Interview, on 04/06/11 at 10:30AM, with S3 RN Quality Assurance revealed patient #10's pressure ulcer had been reported and reviewed through the hospital's Quality Assurance committee and was documented as a hospital acquired pressure ulcer. S3 agreed the nurses who were responsible for performing shift by shift assessments of patients' skin integrity failed to assess patient #10 as having a new pressure ulcer and it was not discovered until the re-assessment and documentation made by Wound Care on 02/15/11.

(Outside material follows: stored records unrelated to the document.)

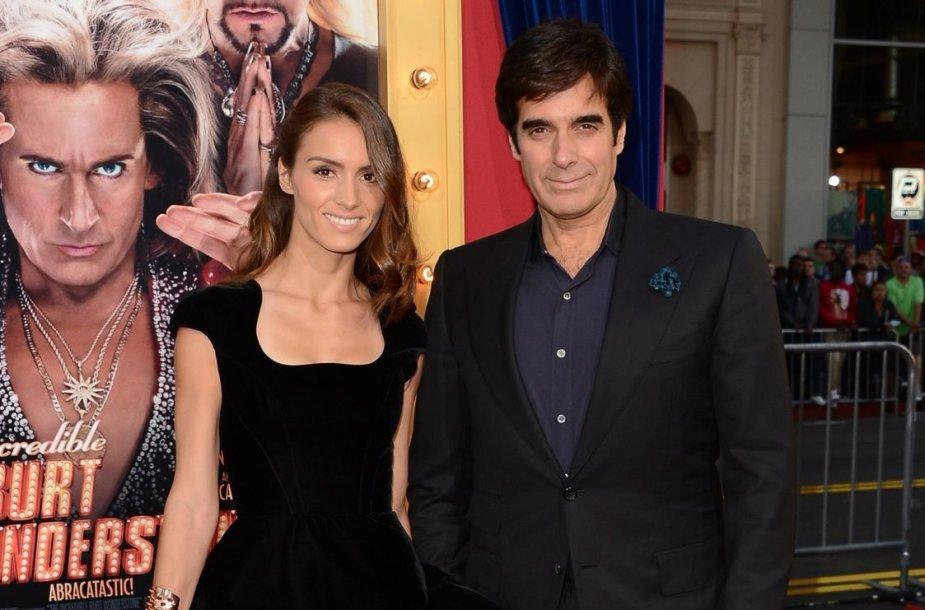 Davidas Copperfieldas ir Chloe Gosselin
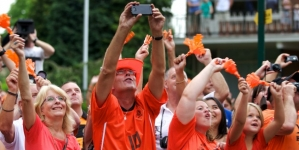 Update   KNVB regelt alternatief voor ontbreken Oranje-plein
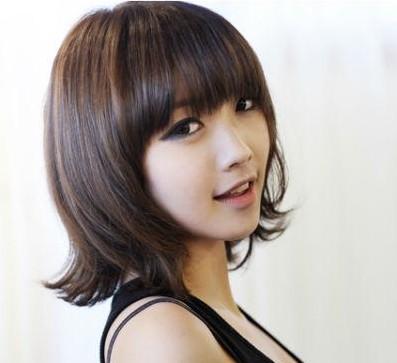 韩国可爱女生短发 超有甜美气息/组图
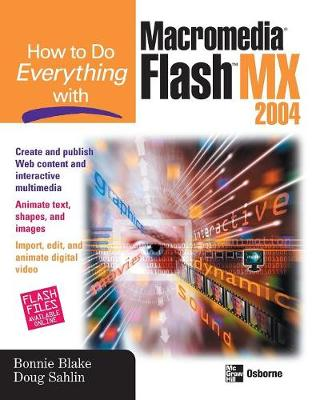 How to Do Everything with Macromedia Flash X - How to Do Everything (Paperback)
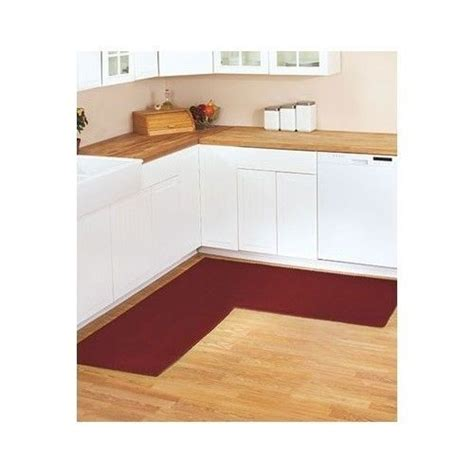 L Shaped Kitchen Rug L Shaped Kitchen Rug Interior Exterior Doors Design Homeofficedecoration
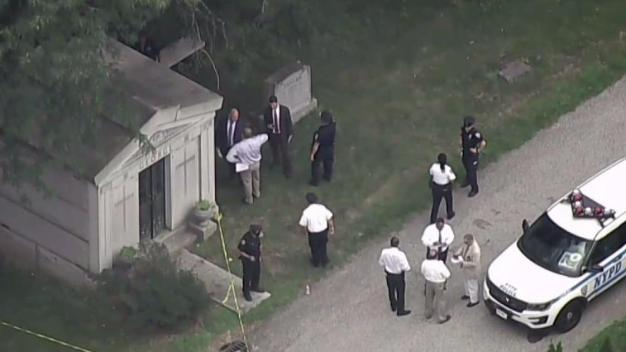 Caskets Vandalized in Bronx Cemetery: Police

Interview, 04/06/11 at 4:10PM, with S2 DON (Director of Nursing) revealed when questioned in regard to nurses' performance of skin assessments she indicated the nurses performed patient assessments on each of the 2 shifts (7a-7p and 7p-7a). S2 DON was further questioned in regard to patient #2 and the information obtained from an interview with S15 CNA relative to his report to a nurse that patient #2 did have skin breakdown on his buttocks. S2 replied, the nurse should have inspected the patient's skin and documented the assessment. When S2 DON reviewed patient #2's medical record she agreed there lacked documented evidence the nurse had identified patient #2 had skin breakdown on his buttocks. S2 DON confirmed the nurses did not follow the hospital's policies (see above policies) and report a change in patient #2's Braden Score when it was documented as 20 on 12/23/10 and then 17 on 12/24/10. According to the hospital policy (#PC. 4.1, 5.1, 5.5, 5.6, 6.3) the nurse should have notified the Wound Care Professional when patient #2's Braden Score was below 18. S2 DON confirmed there lacked a re-assessment of patient #2's skin integrity.

S2 DON confirmed nurses had not followed hospital policies and procedures and performed on-going assessments on patients to ensure new skin integrity issues were discovered as soon as possible to ensure that the patient/s could have received care for the skin integrity issue/s.